**Text provided**

Guillermo Sapiro and Sanketh Vedula will be hosting guests at Princeton Precision Health's office at 252 Nassau St 2nd FL at 3:30pm - 5:00pm on Wednesday, December 10 who will present On decoding the inner workings of multimodal foundation models.

Speakers-Alberto Cazzaniga, Lorenzo Basile & Diego Doimo all Researchers from Area Science Park Trieste, Italy.

Alberto Cazzaniga will present, On image-text communication in vision language models
Vision-language models (VLMs) integrate images and text efficiently, but how
they transmit visual information into text generation remains poorly understood.

**Set exercise 1**
According to the event announcement, which institution are the three speakers from?

**Rows**
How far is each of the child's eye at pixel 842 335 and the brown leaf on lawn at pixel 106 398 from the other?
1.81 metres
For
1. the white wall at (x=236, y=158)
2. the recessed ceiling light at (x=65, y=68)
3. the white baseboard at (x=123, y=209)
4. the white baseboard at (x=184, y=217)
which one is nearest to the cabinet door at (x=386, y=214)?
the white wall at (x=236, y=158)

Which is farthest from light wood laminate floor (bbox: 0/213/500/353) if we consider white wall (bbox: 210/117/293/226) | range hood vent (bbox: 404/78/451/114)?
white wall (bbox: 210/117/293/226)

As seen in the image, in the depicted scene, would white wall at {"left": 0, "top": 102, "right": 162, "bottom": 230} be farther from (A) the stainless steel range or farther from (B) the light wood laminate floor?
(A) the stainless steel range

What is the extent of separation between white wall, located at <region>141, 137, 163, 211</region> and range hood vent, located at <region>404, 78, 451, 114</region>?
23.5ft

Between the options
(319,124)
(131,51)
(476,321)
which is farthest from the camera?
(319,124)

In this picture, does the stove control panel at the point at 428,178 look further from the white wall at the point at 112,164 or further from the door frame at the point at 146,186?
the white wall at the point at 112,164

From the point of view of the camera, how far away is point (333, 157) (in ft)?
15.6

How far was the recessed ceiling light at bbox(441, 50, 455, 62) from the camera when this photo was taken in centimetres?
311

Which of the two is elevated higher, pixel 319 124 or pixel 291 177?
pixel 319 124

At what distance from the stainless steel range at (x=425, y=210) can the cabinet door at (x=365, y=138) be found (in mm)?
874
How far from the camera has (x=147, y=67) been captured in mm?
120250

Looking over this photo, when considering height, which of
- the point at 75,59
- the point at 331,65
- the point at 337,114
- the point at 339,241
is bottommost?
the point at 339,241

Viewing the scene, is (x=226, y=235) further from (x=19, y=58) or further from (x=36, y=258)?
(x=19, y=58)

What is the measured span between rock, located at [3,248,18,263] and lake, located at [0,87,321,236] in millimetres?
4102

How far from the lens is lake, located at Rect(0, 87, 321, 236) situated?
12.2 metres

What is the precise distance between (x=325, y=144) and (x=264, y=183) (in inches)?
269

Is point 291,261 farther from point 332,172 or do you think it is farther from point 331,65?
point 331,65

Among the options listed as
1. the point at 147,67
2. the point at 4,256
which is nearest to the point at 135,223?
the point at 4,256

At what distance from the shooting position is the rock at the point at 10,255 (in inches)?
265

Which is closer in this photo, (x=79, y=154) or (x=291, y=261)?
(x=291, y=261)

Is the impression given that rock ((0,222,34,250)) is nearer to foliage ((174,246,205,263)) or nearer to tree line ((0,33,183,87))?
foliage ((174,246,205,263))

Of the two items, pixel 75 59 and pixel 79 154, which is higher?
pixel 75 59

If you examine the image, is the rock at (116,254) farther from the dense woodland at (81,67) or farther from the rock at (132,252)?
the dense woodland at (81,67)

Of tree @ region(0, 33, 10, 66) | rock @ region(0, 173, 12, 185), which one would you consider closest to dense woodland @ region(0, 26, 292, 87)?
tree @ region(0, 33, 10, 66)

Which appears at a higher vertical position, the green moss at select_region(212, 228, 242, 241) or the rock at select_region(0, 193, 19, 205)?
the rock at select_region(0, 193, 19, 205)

**Set exercise 2**
Copy out the rows from the line containing "What is the measured" through the last row, inclusive, word for word.

**Correct response 1**
Area Science Park in Trieste, Italy.

**Correct response 2**
What is the measured span between rock, located at [3,248,18,263] and lake, located at [0,87,321,236] in millimetres?
4102

How far from the lens is lake, located at Rect(0, 87, 321, 236) situated?
12.2 metres

What is the precise distance between (x=325, y=144) and (x=264, y=183) (in inches)?
269

Is point 291,261 farther from point 332,172 or do you think it is farther from point 331,65?
point 331,65

Among the options listed as
1. the point at 147,67
2. the point at 4,256
which is nearest to the point at 135,223?
the point at 4,256

At what distance from the shooting position is the rock at the point at 10,255 (in inches)?
265

Which is closer in this photo, (x=79, y=154) or (x=291, y=261)?
(x=291, y=261)

Is the impression given that rock ((0,222,34,250)) is nearer to foliage ((174,246,205,263)) or nearer to tree line ((0,33,183,87))?
foliage ((174,246,205,263))

Of the two items, pixel 75 59 and pixel 79 154, which is higher?
pixel 75 59

If you examine the image, is the rock at (116,254) farther from the dense woodland at (81,67) or farther from the rock at (132,252)?
the dense woodland at (81,67)

Of tree @ region(0, 33, 10, 66) | rock @ region(0, 173, 12, 185), which one would you consider closest to dense woodland @ region(0, 26, 292, 87)?
tree @ region(0, 33, 10, 66)

Which appears at a higher vertical position, the green moss at select_region(212, 228, 242, 241) or the rock at select_region(0, 193, 19, 205)?
the rock at select_region(0, 193, 19, 205)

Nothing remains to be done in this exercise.